Dióxido de nitrogênio, dióxido de enxofre, ácido nítrico, ácido sulfúrico e hidrocarbonetos são outros poluentes que contribuem para esse tipo de poluição. Irritação de mucosas e vias respiratórias, cânceres, alteração da água e solo, corrosões de construções, inversão térmica, efeito  estufa e destruição da camada de ozônio são algumas consequências da ação desses poluentes.  Com relação aos três tipos analisados em São Paulo, o material particulado é composto principalmente pela fuligem que sai do escapamento dos veículos.  Já o ozônio surge de reações químicas na atmosfera, sobretudo quando os combustíveis encontram a radiação solar, e por isso é mais frequente em dias ensolarados. O dióxido de nitrogênio também é derivado dos combustíveis fósseis, como a gasolina e o diesel que abastecem carros e caminhões.

Há menos de cinco décadas, o discurso dos ambientalistas era tido como exagero ou ponto de vista radical e infundado. Entretanto, é fato que, por exemplo, os teores de gás carbônico na atmosférica aumentam anualmente em torno de 0,5%. A temperatura média da superfície de nosso planeta aumentou cerca de 5° C desde a época da Revolução Industrial e camadas inteiras e gigantescas de gelo das regiões polares são derretidas em velocidade assustadora como consequência da poluição do ar. Desde o dia 1º de janeiro de 2022 até hoje foram lançadas na atmosfera 17 bilhões de toneladas de CO²,  foram 5 milhões de toneladas de substâncias tóxicas liberadas no meio ambiente. Aproximadamente 2 milhões e meio de hectares de florestas foram destruídas e queimadas.
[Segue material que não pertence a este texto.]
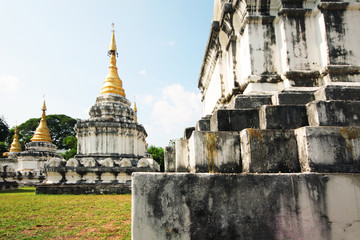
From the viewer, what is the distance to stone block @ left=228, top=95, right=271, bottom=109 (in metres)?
3.36

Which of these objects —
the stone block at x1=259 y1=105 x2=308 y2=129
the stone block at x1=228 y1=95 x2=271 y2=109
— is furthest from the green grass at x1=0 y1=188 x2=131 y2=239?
the stone block at x1=259 y1=105 x2=308 y2=129

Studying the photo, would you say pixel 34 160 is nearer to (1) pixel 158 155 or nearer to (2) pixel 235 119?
(1) pixel 158 155

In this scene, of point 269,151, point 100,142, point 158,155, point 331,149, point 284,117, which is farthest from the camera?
point 158,155

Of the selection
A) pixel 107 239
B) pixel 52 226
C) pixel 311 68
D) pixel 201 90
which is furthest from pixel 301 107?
pixel 201 90

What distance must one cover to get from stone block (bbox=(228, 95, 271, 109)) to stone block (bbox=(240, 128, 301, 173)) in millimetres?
694

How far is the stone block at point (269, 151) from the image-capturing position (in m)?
2.64

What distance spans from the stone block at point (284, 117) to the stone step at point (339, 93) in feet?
1.15

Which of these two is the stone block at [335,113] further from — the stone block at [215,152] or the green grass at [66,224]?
the green grass at [66,224]

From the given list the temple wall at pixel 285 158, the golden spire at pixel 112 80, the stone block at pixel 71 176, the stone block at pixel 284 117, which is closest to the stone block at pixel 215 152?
the temple wall at pixel 285 158

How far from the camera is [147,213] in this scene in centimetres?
241

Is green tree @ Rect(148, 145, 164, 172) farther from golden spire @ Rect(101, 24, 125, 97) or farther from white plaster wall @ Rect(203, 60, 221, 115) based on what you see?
white plaster wall @ Rect(203, 60, 221, 115)

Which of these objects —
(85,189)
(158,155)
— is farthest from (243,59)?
(158,155)

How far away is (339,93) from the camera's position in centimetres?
310

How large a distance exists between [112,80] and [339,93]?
20.5m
Nesse cenário, caro leitor, quero destacar um comportamento ainda muito frequente e comum diante destes fatos reais, preocupantes e cada vez mais impactantes no dia a dia do nosso planeta e que ainda persistimos. Muitos,  numa condição de não acreditar ou de ter absoluta certeza de que esse tema, poluição e destruição do planeta, é um assunto apenas político alimentado por aqueles que são “contra o governo”. As ocorrências do clima estão cada vez mais alteradas, eventos cada vez mais extremos têm ocorrido em todos os cantos do nosso planeta, colocando em risco a vida da população.  Não importa “onde” acontecem as ações poluentes e destrutivas,  o reflexo será para todo o planeta, ele é um organismo único.

É fato que, pelas métricas dos dados estatísticos que vêm piorando ano após ano, pelos eventos extremos da natureza como o clima, o aumento dos níveis dos oceanos, temperaturas alteradas em seus ambientes tradicionais, chuvas acima da média, seca, pessoas adoecendo por consequência da péssima qualidade do ar e outros fatores,  teremos muito mais graves problemas a superar pela frente. Talvez assim, aqueles que só acreditam com a filosofia de São Tomé, ver para crer, irão se convencer de que os nossos “ares” estão mudados e para pior...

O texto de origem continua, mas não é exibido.